1941 was an awful year. But, at the height of the Second World War, at least we could enjoy Vera Lynn singing about bluebirds over Dover and hoping that we’ll all meet again.
And, in America, there was this horror. The act on this maudlin mess is credited as Swing and Sway with Sammy Kaye, with vocals by The Glee Club (on Remember Pearl Harbor) and Allan Foster (Dear Mom). Issued by Victor just days before Christmas, it was an ill-conceived effort to pull on the heartstrings.
Sammy Kaye (born Samuel Zarnocay Jr., in March 1910) was an American bandleader and songwriter, whose tagline, “Swing and Sway with Sammy Kaye”, became one of the most famous of the Big Band Era.
Born in Lakewood, Ohio, Kaye and his orchestra made a large number of records for Vocalion, RCA Victor, Columbia, Bell, and Decca and was also a hit on the radio. Kaye was known for an audience participation gimmick called “So You Want to Lead A Band?” where audience members would be called onto the stage in an attempt to conduct the orchestra, with the possibility of winning batons.

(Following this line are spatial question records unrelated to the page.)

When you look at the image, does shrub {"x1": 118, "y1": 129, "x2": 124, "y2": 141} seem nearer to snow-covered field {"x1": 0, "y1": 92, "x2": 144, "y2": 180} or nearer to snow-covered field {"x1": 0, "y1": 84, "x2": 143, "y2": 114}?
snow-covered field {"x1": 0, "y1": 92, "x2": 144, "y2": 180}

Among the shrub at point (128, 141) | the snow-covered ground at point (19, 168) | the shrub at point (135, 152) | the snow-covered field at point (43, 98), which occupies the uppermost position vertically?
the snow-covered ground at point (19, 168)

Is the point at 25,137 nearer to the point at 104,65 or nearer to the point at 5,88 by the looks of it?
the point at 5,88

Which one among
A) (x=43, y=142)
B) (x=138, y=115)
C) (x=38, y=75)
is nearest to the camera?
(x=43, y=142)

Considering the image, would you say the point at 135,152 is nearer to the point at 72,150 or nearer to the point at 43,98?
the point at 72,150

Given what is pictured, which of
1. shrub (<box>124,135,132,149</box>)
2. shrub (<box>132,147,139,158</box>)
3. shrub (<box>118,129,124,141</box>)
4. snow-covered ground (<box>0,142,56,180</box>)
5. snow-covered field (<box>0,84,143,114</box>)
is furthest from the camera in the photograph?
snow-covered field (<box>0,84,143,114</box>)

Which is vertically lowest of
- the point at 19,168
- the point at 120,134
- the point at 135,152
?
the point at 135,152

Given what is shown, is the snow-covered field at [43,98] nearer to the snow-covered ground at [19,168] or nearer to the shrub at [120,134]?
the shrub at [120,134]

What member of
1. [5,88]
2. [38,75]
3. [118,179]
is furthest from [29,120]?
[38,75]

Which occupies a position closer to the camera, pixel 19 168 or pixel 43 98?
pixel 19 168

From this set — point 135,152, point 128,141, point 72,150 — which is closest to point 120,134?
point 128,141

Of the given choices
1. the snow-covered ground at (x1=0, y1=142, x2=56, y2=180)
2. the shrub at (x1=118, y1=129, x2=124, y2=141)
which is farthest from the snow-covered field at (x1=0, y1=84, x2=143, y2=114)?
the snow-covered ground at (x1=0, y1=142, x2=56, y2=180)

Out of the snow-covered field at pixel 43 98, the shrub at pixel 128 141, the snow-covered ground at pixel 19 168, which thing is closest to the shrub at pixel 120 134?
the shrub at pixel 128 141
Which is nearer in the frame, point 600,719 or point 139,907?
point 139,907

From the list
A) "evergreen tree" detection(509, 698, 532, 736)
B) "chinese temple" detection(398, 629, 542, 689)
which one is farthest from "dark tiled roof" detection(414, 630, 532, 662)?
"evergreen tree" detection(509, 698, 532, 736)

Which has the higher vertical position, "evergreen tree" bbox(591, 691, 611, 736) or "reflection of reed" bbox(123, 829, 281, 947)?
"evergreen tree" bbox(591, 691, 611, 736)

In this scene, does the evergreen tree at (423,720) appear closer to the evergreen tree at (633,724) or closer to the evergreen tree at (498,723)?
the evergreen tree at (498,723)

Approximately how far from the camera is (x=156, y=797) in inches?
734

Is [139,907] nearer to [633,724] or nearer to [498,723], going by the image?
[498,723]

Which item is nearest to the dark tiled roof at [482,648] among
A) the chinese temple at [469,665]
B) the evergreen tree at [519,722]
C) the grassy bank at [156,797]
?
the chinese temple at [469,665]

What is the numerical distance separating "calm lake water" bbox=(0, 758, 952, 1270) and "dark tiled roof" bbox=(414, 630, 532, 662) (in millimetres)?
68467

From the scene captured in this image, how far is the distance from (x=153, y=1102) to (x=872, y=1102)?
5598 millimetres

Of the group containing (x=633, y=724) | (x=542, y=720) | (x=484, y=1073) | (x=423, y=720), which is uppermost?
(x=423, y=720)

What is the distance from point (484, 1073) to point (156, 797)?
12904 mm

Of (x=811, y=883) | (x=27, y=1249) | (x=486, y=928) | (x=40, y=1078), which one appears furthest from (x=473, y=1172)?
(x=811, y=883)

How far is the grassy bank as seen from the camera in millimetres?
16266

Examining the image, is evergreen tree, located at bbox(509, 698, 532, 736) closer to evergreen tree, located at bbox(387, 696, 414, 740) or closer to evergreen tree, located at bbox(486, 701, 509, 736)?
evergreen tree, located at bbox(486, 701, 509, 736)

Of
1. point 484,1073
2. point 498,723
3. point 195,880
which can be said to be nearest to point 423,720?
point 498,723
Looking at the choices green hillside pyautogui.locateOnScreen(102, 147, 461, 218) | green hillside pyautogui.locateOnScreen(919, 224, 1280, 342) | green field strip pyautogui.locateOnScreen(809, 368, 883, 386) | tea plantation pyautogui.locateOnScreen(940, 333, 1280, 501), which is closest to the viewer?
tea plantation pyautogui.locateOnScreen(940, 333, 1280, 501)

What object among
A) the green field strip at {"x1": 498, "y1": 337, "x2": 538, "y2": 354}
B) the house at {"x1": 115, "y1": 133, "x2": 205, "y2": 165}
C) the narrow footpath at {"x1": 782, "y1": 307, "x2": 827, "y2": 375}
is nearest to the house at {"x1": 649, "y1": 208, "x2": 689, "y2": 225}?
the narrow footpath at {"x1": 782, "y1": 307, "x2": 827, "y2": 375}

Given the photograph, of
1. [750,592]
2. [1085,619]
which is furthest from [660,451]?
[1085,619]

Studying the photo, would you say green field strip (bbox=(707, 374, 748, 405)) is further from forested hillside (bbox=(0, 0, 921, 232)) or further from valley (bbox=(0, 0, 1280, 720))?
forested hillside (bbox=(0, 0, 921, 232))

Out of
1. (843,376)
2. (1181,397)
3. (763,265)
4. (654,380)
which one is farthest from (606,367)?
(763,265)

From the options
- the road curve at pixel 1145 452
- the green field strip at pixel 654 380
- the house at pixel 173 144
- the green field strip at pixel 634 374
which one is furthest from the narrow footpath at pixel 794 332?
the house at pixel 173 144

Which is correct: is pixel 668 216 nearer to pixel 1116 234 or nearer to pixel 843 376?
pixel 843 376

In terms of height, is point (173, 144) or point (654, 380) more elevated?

Popular on television in the 50s, the bandleader passed away in 1987. A year after passing on his own baton to his friend Roger Thorpe, who still leads the Sammy Kaye Orchestra to this day.
Shortly after the Japanese attack on December 7, 1941, Sammy Kaye wrote the music (well, ‘adapted’ it from Ohio University's Alma Mater) and Don Reid wrote the words to Remember Pearl Harbor. The disc was recorded on December 17, and it was in the shops before Christmas. I understand the patriotic gesture, but to me the haste, and the saccharine sentiment, make this all a bit indecent. Couple it with the mawkish flipside and you have all the ingredients of a truly miserable record.